Mike Pearman

Personal information
- Nationality: British (English)
- Born: 22 May 1941 (age 85) London, England
- Height: 170 cm (5 ft 7 in)
- Weight: 82 kg (181 lb)

Sport
- Sport: Weightlifting
- Event: Light-heavyweight
- Club: Kentish Town

Medal record
weightlifting
Representing England
British Empire & Commonwealth Games
| Bronze medal – third place | 1966 Kingston | -82.5 Kg combined |
| Bronze medal – third place | 1974 Edinburgh | -82.5 Kg combined |

= Mike Pearman =

British weightlifter

Michael Pearman (born 22 May 1941), is a male retired weightlifter who competed for England and Great Britain.

== Weightlifting career ==
He competed at three Olympic Games in 1964, 1968 and 1972.

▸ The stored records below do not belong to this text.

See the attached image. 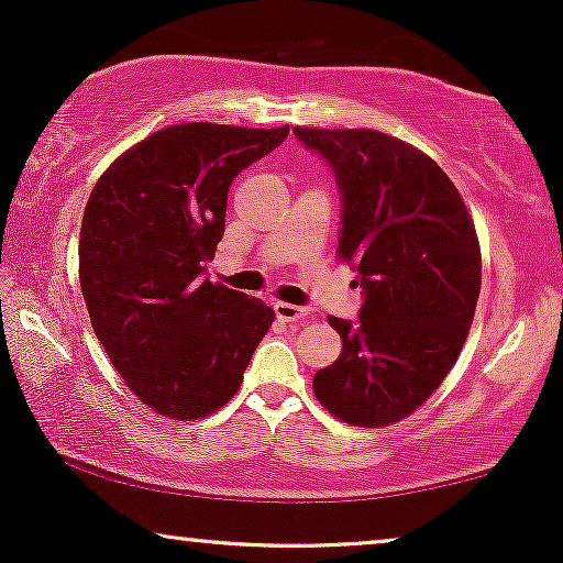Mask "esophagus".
Masks as SVG:
<instances>
[{"mask_svg":"<svg viewBox=\"0 0 563 563\" xmlns=\"http://www.w3.org/2000/svg\"><path fill=\"white\" fill-rule=\"evenodd\" d=\"M274 312H276V318L284 322H299V320L310 318V307L289 305V302H274Z\"/></svg>","mask_w":563,"mask_h":563,"instance_id":"obj_1","label":"esophagus"}]
</instances>
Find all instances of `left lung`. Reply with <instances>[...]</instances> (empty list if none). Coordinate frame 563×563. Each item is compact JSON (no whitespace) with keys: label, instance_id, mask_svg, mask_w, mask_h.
<instances>
[{"label":"left lung","instance_id":"left-lung-1","mask_svg":"<svg viewBox=\"0 0 563 563\" xmlns=\"http://www.w3.org/2000/svg\"><path fill=\"white\" fill-rule=\"evenodd\" d=\"M341 191L338 256L364 289L358 320L330 314L343 341L312 389L338 420L397 422L456 364L474 320L482 258L474 222L443 168L376 130L295 128Z\"/></svg>","mask_w":563,"mask_h":563}]
</instances>
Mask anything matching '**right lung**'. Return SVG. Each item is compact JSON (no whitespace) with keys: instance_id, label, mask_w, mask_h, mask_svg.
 Returning <instances> with one entry per match:
<instances>
[{"instance_id":"obj_1","label":"right lung","mask_w":563,"mask_h":563,"mask_svg":"<svg viewBox=\"0 0 563 563\" xmlns=\"http://www.w3.org/2000/svg\"><path fill=\"white\" fill-rule=\"evenodd\" d=\"M287 135V125H172L91 189L79 241L91 328L135 397L166 418L220 410L272 328V307L212 284L207 264L225 233L230 184Z\"/></svg>"}]
</instances>
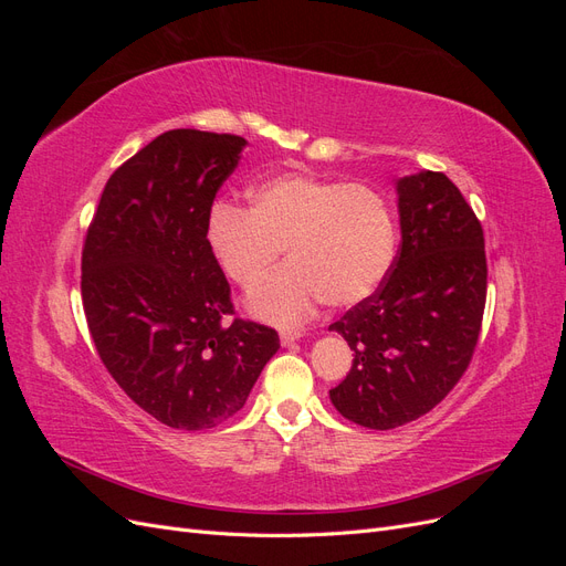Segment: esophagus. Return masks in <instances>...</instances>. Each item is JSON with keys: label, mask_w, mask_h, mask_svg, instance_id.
Segmentation results:
<instances>
[{"label": "esophagus", "mask_w": 566, "mask_h": 566, "mask_svg": "<svg viewBox=\"0 0 566 566\" xmlns=\"http://www.w3.org/2000/svg\"><path fill=\"white\" fill-rule=\"evenodd\" d=\"M302 337V333L300 331H283L281 333V342L283 345H295V342Z\"/></svg>", "instance_id": "obj_1"}]
</instances>
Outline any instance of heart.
<instances>
[{
    "label": "heart",
    "instance_id": "1",
    "mask_svg": "<svg viewBox=\"0 0 566 566\" xmlns=\"http://www.w3.org/2000/svg\"><path fill=\"white\" fill-rule=\"evenodd\" d=\"M250 202V210L214 205L205 238L221 273L241 287L260 283L285 248L293 262L248 297L262 321L297 325L325 300L342 310L361 304L397 260V214L373 186L281 172L256 184Z\"/></svg>",
    "mask_w": 566,
    "mask_h": 566
}]
</instances>
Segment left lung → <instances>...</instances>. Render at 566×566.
Listing matches in <instances>:
<instances>
[{
  "label": "left lung",
  "instance_id": "1",
  "mask_svg": "<svg viewBox=\"0 0 566 566\" xmlns=\"http://www.w3.org/2000/svg\"><path fill=\"white\" fill-rule=\"evenodd\" d=\"M401 245L378 293L331 331L354 352L331 401L368 430L418 420L468 370L486 304L484 231L441 172L397 181Z\"/></svg>",
  "mask_w": 566,
  "mask_h": 566
}]
</instances>
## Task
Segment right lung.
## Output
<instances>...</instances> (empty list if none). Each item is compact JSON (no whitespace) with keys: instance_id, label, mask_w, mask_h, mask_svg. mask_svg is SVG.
Segmentation results:
<instances>
[{"instance_id":"obj_1","label":"right lung","mask_w":566,"mask_h":566,"mask_svg":"<svg viewBox=\"0 0 566 566\" xmlns=\"http://www.w3.org/2000/svg\"><path fill=\"white\" fill-rule=\"evenodd\" d=\"M243 136L172 129L111 175L82 250V304L101 361L175 430H210L248 401L279 333L229 318L231 287L208 248L214 196Z\"/></svg>"}]
</instances>
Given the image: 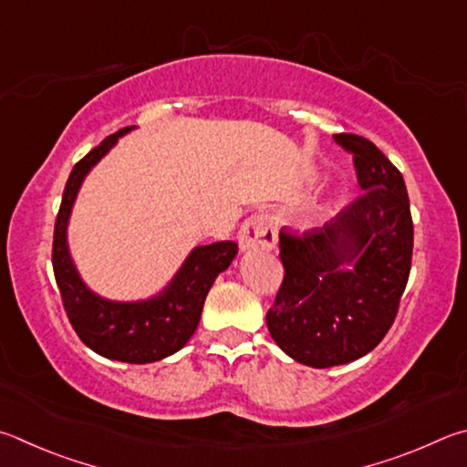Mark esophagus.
<instances>
[{"mask_svg": "<svg viewBox=\"0 0 467 467\" xmlns=\"http://www.w3.org/2000/svg\"><path fill=\"white\" fill-rule=\"evenodd\" d=\"M277 243V233L274 218L267 212H255L244 220L239 231V244L243 251L251 249H274Z\"/></svg>", "mask_w": 467, "mask_h": 467, "instance_id": "obj_1", "label": "esophagus"}]
</instances>
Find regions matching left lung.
Returning a JSON list of instances; mask_svg holds the SVG:
<instances>
[{"label":"left lung","instance_id":"8db88e82","mask_svg":"<svg viewBox=\"0 0 467 467\" xmlns=\"http://www.w3.org/2000/svg\"><path fill=\"white\" fill-rule=\"evenodd\" d=\"M333 139L353 155L363 192L320 231H279L284 279L265 317L279 349L310 368L343 366L376 349L398 315L412 263L402 173L366 137Z\"/></svg>","mask_w":467,"mask_h":467}]
</instances>
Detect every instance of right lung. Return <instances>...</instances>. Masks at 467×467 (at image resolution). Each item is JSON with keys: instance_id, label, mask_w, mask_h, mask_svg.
Instances as JSON below:
<instances>
[{"instance_id": "obj_1", "label": "right lung", "mask_w": 467, "mask_h": 467, "mask_svg": "<svg viewBox=\"0 0 467 467\" xmlns=\"http://www.w3.org/2000/svg\"><path fill=\"white\" fill-rule=\"evenodd\" d=\"M129 130L126 126L109 134L75 163L55 220L53 271L71 327L89 349L124 363H152L180 351L196 333L210 287L220 271L231 265L239 244L218 241L196 247L167 290L147 302H108L88 290L67 251V220L83 177Z\"/></svg>"}]
</instances>
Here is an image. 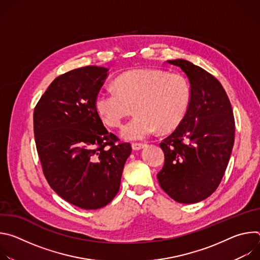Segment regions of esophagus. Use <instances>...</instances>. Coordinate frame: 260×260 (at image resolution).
I'll return each instance as SVG.
<instances>
[{
	"label": "esophagus",
	"mask_w": 260,
	"mask_h": 260,
	"mask_svg": "<svg viewBox=\"0 0 260 260\" xmlns=\"http://www.w3.org/2000/svg\"><path fill=\"white\" fill-rule=\"evenodd\" d=\"M144 147H145V144H141V143H134V144L132 145L133 150H135V151L141 150V149H143Z\"/></svg>",
	"instance_id": "1"
}]
</instances>
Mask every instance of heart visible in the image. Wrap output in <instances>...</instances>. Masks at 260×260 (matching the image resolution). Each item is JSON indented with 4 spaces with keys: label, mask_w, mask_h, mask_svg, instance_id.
I'll list each match as a JSON object with an SVG mask.
<instances>
[{
    "label": "heart",
    "mask_w": 260,
    "mask_h": 260,
    "mask_svg": "<svg viewBox=\"0 0 260 260\" xmlns=\"http://www.w3.org/2000/svg\"><path fill=\"white\" fill-rule=\"evenodd\" d=\"M113 90H101L94 109L102 121L119 126L136 109L137 116L120 131L126 141H140L159 128L172 131L183 121L190 103V87L180 74L155 69L134 70L121 74Z\"/></svg>",
    "instance_id": "b5f03b06"
}]
</instances>
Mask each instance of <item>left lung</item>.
I'll return each mask as SVG.
<instances>
[{"mask_svg": "<svg viewBox=\"0 0 260 260\" xmlns=\"http://www.w3.org/2000/svg\"><path fill=\"white\" fill-rule=\"evenodd\" d=\"M180 68L190 83V103L181 124L160 147L165 165L160 187L174 201L196 204L218 187L235 142L231 102L220 82L207 71L182 58L167 60Z\"/></svg>", "mask_w": 260, "mask_h": 260, "instance_id": "left-lung-1", "label": "left lung"}]
</instances>
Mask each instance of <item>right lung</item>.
<instances>
[{"label": "right lung", "instance_id": "add662e5", "mask_svg": "<svg viewBox=\"0 0 260 260\" xmlns=\"http://www.w3.org/2000/svg\"><path fill=\"white\" fill-rule=\"evenodd\" d=\"M108 69L87 66L55 78L34 111V134L43 173L64 201L84 210L105 207L117 194L132 153L128 143L104 126L94 99Z\"/></svg>", "mask_w": 260, "mask_h": 260}]
</instances>
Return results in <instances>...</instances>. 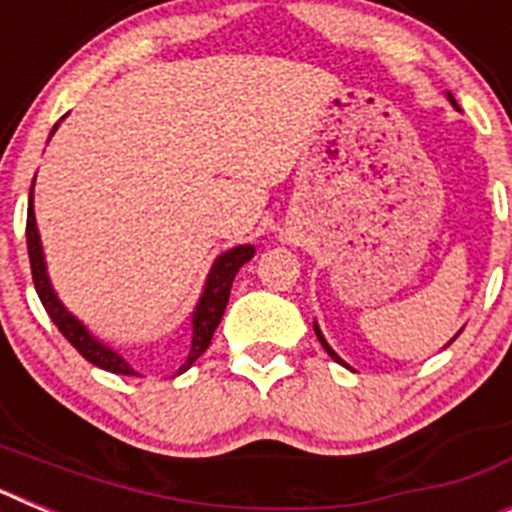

He represented England and won a bronze medal in 82.5 kg division, at the 1966 British Empire and Commonwealth Games in Kingston, Jamaica,

Four years later he represented England, at the 1970 British Commonwealth Games in Edinburgh, Scotland and won a second Commonwealth medal eight years after his first, when he won another bronze medal at the 1974 British Commonwealth Games in Christchurch, New Zealand.